- **TASK ITEM**:
Leave the pictures out and restate each entry below word for word.

----- PROVIDED ENTRIES -----

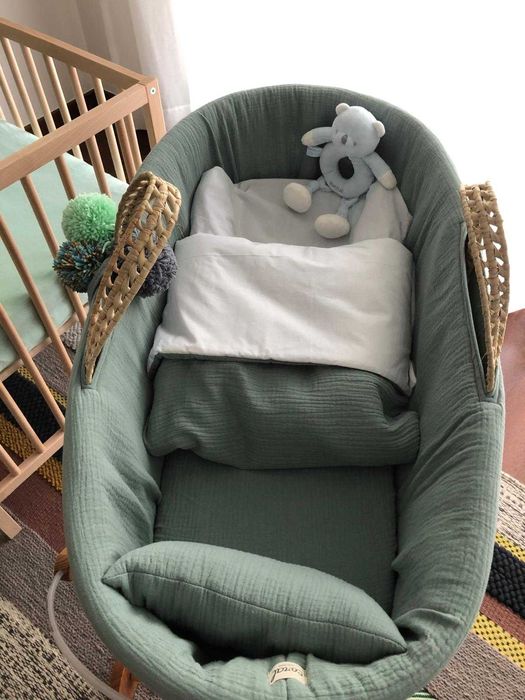 Alcofa para bébé com colchão; resguardos; cobertas e almofadas
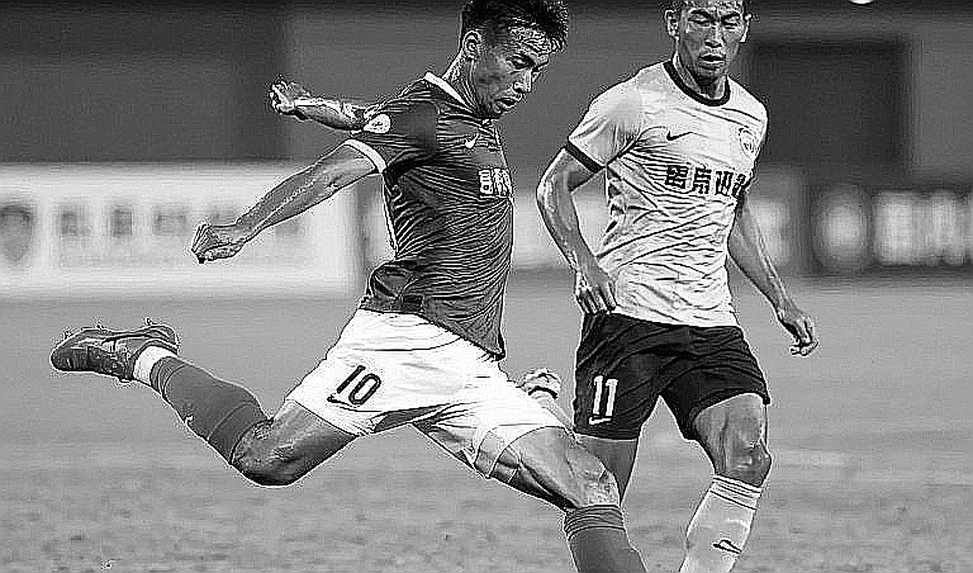 Chuyển nhượng V.League: tiếng ồn thì miễn phí, cấu trúc hợp đồng thì không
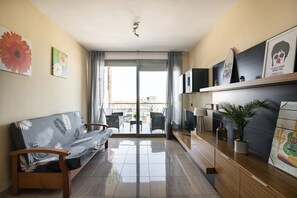 Living area - Stunning Modern Seafront Apartment in Benicarló (Benicarló)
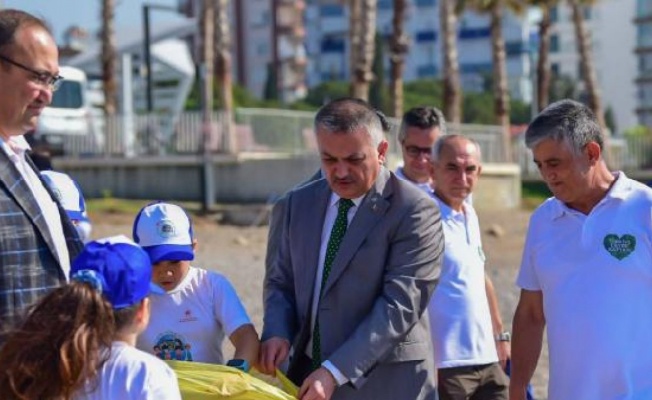 Vali Yazıcı, Konyaaltı Sahili'nde çevre temizliğine katıldı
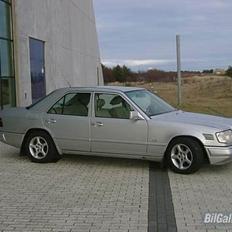 Mercedes Benz 124/250 D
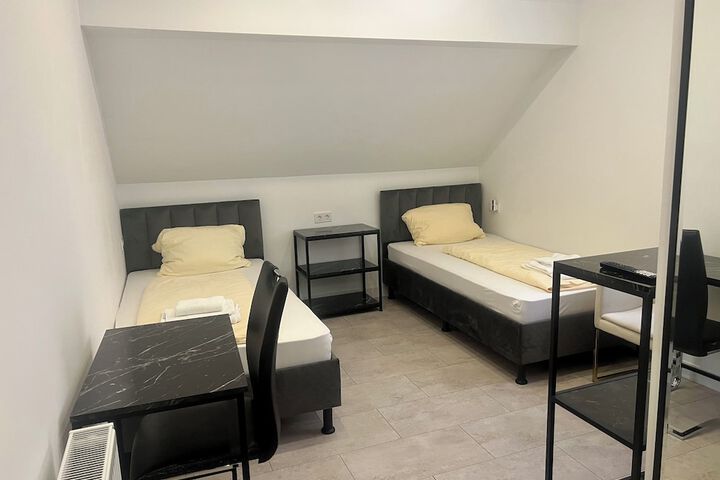 Room 4 of 35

-----

- **FINISHED EXERCISE**:
 Alcofa para bébé com colchão; resguardos; cobertas e almofadas
 Chuyển nhượng V.League: tiếng ồn thì miễn phí, cấu trúc hợp đồng thì không
 Living area - Stunning Modern Seafront Apartment in Benicarló (Benicarló)
 Vali Yazıcı, Konyaaltı Sahili'nde çevre temizliğine katıldı
 Mercedes Benz 124/250 D
 Room 4 of 35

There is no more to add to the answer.